Hayat nasıl gidiyor? Bilmiyorum. Buraları ısınmaya başladı ve ben de artık Haziran’a hazırlanmaya başlıyorum. Haziran benim için hep sert geçmiştir, aramız pekiyi değildir. Beni biraz zorluyor galiba, kalp kırıcı bir havası var, gereksiz bir tahammülle onu yüreklendirmeyi tercih etmeyince de işler pisleşiyor. Çirkef biraz galiba…
Neyse daha birkaç gün var Mayıs’ın düşmesine, ben de dün Eurovision 1. Yarı Finaline bakayım dedim ama sıkıldım. Bu çok şaşırtıcı aslında, çünkü bilen bilir ben bir ara Eurovision sapığı idim. Mr.Pumpkin bilir mesela, az mı beni gırtlaklamak istedi? Neyse sanırım pek cazibesi kalmadı artık ancak yine de dünden sonra bir istekle sevdiğim Eurovision şarkılarına baktım. Evet, hala aynı şekilde sevdiklerim ve bulantı ile sevmedikleri var, dahası, muhtemeldir, var olmaya devam edecekler.

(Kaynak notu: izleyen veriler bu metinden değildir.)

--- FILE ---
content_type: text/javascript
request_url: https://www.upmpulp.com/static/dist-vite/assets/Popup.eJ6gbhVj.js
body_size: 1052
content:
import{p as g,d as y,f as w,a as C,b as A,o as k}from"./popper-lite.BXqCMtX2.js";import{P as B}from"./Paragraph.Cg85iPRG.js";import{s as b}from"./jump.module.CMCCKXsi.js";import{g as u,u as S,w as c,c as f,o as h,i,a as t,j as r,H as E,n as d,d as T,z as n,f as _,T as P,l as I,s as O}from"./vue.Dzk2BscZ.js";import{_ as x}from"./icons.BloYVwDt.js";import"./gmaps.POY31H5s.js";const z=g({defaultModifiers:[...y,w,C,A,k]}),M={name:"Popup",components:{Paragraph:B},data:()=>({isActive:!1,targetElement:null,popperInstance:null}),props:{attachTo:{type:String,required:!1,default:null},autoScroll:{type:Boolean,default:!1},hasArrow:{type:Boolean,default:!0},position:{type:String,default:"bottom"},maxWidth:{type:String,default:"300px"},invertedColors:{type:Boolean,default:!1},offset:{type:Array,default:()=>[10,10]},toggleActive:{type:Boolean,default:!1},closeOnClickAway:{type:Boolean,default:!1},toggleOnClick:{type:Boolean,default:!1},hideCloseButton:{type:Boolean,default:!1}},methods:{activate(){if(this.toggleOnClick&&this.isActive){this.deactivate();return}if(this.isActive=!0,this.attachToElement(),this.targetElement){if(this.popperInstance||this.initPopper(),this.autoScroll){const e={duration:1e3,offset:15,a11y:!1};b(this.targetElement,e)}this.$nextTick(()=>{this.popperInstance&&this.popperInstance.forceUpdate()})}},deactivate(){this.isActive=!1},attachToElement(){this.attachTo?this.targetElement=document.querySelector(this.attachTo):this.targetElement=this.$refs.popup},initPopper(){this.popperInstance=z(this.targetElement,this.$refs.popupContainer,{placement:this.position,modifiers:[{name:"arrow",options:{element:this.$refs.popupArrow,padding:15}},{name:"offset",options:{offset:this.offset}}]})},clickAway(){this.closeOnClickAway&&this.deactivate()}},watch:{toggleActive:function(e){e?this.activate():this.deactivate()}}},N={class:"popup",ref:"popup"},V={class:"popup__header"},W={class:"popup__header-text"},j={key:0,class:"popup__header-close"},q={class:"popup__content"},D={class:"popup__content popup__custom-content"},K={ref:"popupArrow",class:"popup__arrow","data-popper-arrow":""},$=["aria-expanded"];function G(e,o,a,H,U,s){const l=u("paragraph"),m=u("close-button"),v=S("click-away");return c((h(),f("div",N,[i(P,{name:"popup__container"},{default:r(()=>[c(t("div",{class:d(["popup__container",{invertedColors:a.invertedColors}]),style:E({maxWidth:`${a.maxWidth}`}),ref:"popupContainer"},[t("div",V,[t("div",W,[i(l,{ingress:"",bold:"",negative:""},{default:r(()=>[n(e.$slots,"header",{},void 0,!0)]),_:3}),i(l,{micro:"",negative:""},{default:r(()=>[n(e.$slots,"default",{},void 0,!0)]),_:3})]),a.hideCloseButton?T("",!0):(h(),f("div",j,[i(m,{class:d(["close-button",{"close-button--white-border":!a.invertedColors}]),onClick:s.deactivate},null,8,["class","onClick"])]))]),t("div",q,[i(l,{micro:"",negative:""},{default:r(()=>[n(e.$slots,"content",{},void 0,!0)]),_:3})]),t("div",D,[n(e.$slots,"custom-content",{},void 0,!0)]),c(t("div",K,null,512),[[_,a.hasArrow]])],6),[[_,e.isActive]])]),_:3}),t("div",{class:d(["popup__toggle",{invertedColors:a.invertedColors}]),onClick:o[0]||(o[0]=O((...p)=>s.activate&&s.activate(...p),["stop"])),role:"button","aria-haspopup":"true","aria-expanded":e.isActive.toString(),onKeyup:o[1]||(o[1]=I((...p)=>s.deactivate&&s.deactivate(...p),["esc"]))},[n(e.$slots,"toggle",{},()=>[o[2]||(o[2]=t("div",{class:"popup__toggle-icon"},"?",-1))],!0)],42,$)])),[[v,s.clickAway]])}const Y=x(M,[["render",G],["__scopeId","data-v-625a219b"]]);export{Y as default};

Bu aralar bir şeyler bükülmeye başladı. Şöyle anlatabilirim ki uzun süredir kuluçkada kalmış olanlar artık kıpırdanıyor ve kendilerini gösteriyorlar, arsızca. No much nor less… Bu böyle olmaya devam edecek. Bombadil sayesinde oluyor pek çoğu, inkârı hayli gereksiz; o sevimli insan sayesinde şimdi dalgalanmaları daha rahat okuyabiliyorum. Bir de Ronald tabi ki gerektiğinde kolumdan çekip adeta bir Christmas Carol deneyimi yaşattı bana. Kendisi adeta bir Ghost Of Christmas Ever idi. Canımlarım benim.
Ofra’dan Elo Hi çalıyor, sözlerinin çevirisi mevcut bakmanızı tavsiye ederim. Hatta şarkıyı da indirmelisiniz=)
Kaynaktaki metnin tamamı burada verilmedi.